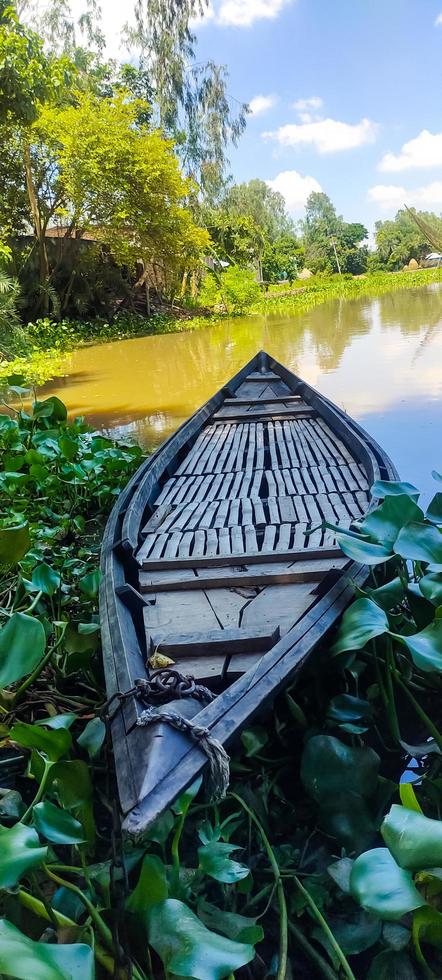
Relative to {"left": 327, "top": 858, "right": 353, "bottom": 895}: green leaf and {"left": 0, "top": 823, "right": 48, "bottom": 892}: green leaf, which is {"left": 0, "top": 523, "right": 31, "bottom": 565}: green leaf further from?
{"left": 327, "top": 858, "right": 353, "bottom": 895}: green leaf

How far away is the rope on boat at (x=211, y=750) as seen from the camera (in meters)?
1.08

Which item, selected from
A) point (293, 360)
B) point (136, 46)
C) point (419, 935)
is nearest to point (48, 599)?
point (419, 935)

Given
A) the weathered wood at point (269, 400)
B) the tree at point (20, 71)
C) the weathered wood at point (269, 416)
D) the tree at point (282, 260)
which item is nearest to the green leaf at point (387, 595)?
the weathered wood at point (269, 416)

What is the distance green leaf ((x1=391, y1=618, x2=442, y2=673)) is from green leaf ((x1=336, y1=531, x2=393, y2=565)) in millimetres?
243

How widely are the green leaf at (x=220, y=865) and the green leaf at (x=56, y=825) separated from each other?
20cm

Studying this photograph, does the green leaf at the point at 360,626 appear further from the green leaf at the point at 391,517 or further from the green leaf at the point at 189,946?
the green leaf at the point at 189,946

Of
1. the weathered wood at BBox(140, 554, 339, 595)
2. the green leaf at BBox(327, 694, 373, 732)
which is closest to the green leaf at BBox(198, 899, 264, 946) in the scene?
the green leaf at BBox(327, 694, 373, 732)

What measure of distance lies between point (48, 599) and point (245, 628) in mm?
1011

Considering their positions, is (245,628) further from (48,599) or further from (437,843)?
(48,599)

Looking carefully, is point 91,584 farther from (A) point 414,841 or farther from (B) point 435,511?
(A) point 414,841

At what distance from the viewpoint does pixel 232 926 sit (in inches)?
41.6

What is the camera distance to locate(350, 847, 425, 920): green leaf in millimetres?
870

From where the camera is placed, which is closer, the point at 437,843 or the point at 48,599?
the point at 437,843

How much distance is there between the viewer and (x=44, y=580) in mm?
2010
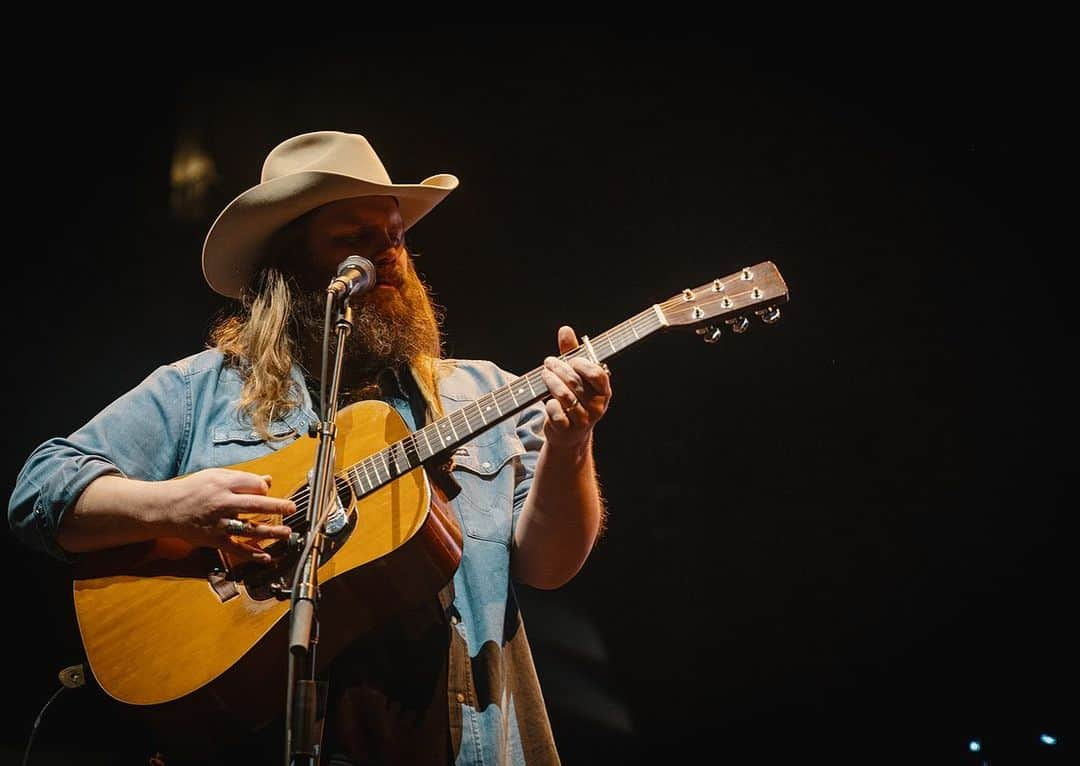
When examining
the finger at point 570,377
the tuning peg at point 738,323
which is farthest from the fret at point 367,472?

****************

Your task -> Reproduce all of the data above, replacing "tuning peg" with "string" and changing nothing else. Omit the pictures from your answer.

Complete output ->
Relative to {"left": 327, "top": 858, "right": 353, "bottom": 895}: green leaf and {"left": 0, "top": 823, "right": 48, "bottom": 892}: green leaf, which is {"left": 0, "top": 523, "right": 31, "bottom": 565}: green leaf further from?
{"left": 327, "top": 858, "right": 353, "bottom": 895}: green leaf

How far away is the rope on boat at (x=211, y=750) as seen from the camera (in meters)?
1.08

Which item, selected from
A) point (293, 360)
B) point (136, 46)
C) point (419, 935)
is nearest to point (48, 599)?
point (419, 935)

Given
A) the weathered wood at point (269, 400)
B) the tree at point (20, 71)
C) the weathered wood at point (269, 416)
D) the tree at point (282, 260)
which item is nearest to the green leaf at point (387, 595)?
the weathered wood at point (269, 416)

What is the distance green leaf ((x1=391, y1=618, x2=442, y2=673)) is from green leaf ((x1=336, y1=531, x2=393, y2=565)) in millimetres?
243

How widely are the green leaf at (x=220, y=865) and the green leaf at (x=56, y=825) separated from each other?
20cm

Studying this photograph, does the green leaf at the point at 360,626 appear further from the green leaf at the point at 391,517 or further from the green leaf at the point at 189,946?
the green leaf at the point at 189,946

Of
1. the weathered wood at BBox(140, 554, 339, 595)
2. the green leaf at BBox(327, 694, 373, 732)
which is closest to the green leaf at BBox(198, 899, 264, 946) in the scene?
the green leaf at BBox(327, 694, 373, 732)

What measure of distance lies between point (48, 599) and point (245, 628) in mm?
1011

Considering their positions, is (245,628) further from (48,599) or further from (437,843)?
(48,599)

Looking carefully, is point 91,584 farther from (A) point 414,841 or farther from (B) point 435,511?
(A) point 414,841

At what distance from the viewpoint does pixel 232 926 sit (in inches)?
41.6

What is the camera distance to locate(350, 847, 425, 920): green leaf in millimetres?
870

From where the camera is placed, which is closer, the point at 437,843 or the point at 48,599?
the point at 437,843

How much distance is there between the viewer and (x=44, y=580) in mm?
2010
When examining
the finger at point 570,377
the string at point 738,323
which is farthest from the fret at point 367,472?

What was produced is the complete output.